Greg Stewart, Pine Burr district commissioner, said he admired Darnell’s tenacity in achieving his goal.

“I’ve known Austin a long time and I knew he had a significant health issue,” Stewart said. “But he overcame it and he’s been a really great Scout.”

For granddad

Darnell, a senior at Harrison Central High School, said a family member also encouraged him to become an Eagle Scout.

“My grandfather really wanted me to finish the program,” he said.

Unfortunately, Darnell said his grandfather did not see him fulfill his goal of becoming an Eagle Scout.

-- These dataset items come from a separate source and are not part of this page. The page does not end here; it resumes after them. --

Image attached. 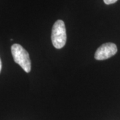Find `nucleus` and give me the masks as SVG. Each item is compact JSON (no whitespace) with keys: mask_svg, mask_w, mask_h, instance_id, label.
I'll return each instance as SVG.
<instances>
[{"mask_svg":"<svg viewBox=\"0 0 120 120\" xmlns=\"http://www.w3.org/2000/svg\"><path fill=\"white\" fill-rule=\"evenodd\" d=\"M117 0H103L104 3L107 5H110L113 4H115Z\"/></svg>","mask_w":120,"mask_h":120,"instance_id":"obj_4","label":"nucleus"},{"mask_svg":"<svg viewBox=\"0 0 120 120\" xmlns=\"http://www.w3.org/2000/svg\"><path fill=\"white\" fill-rule=\"evenodd\" d=\"M117 52V47L115 43H106L101 45L95 53V59L104 60L110 58Z\"/></svg>","mask_w":120,"mask_h":120,"instance_id":"obj_3","label":"nucleus"},{"mask_svg":"<svg viewBox=\"0 0 120 120\" xmlns=\"http://www.w3.org/2000/svg\"><path fill=\"white\" fill-rule=\"evenodd\" d=\"M67 35L64 22L59 19L56 21L52 27V41L56 49H61L66 43Z\"/></svg>","mask_w":120,"mask_h":120,"instance_id":"obj_2","label":"nucleus"},{"mask_svg":"<svg viewBox=\"0 0 120 120\" xmlns=\"http://www.w3.org/2000/svg\"><path fill=\"white\" fill-rule=\"evenodd\" d=\"M11 49L14 61L19 65L26 73L30 72L31 64L28 52L21 45L17 43L13 44L11 47Z\"/></svg>","mask_w":120,"mask_h":120,"instance_id":"obj_1","label":"nucleus"},{"mask_svg":"<svg viewBox=\"0 0 120 120\" xmlns=\"http://www.w3.org/2000/svg\"><path fill=\"white\" fill-rule=\"evenodd\" d=\"M1 68H2V64H1V58H0V72L1 71Z\"/></svg>","mask_w":120,"mask_h":120,"instance_id":"obj_5","label":"nucleus"}]
</instances>
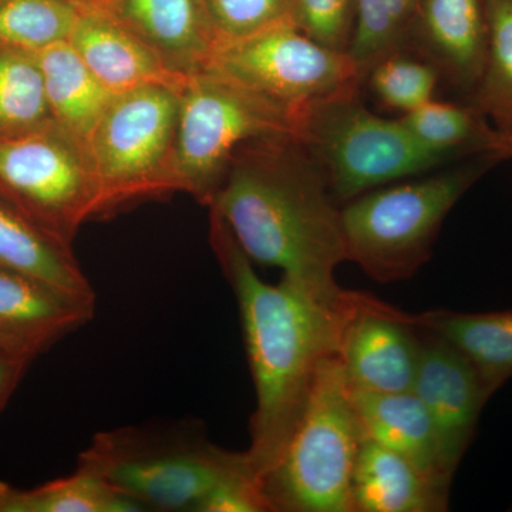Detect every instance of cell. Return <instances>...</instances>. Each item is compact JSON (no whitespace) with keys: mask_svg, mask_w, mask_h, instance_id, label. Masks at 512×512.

“My grandfather died before I started my service project for to get my Eagle badge,” he said. “He wanted me to become an Eagle Scout and I was determined that I was going to do it.”

Melvin Evans, who works for the city of Gulfport, was Darnell’s scoutmaster before he retired.

“Out of all of the young men I’ve worked with, Austin had to do things a little differently and he’s one of my favorite Scouts,” Evans said. “He’s a fine Scout.”

With his Eagle badge achieved and his days as an active Boy Scout winding down, Darnell said he is grateful for his time with Troop 333.

“The biggest thing that I’ve gotten out of being a Boy Scout is helping people out,” he said. “Seeing a smile on their faces puts a smile on mine.”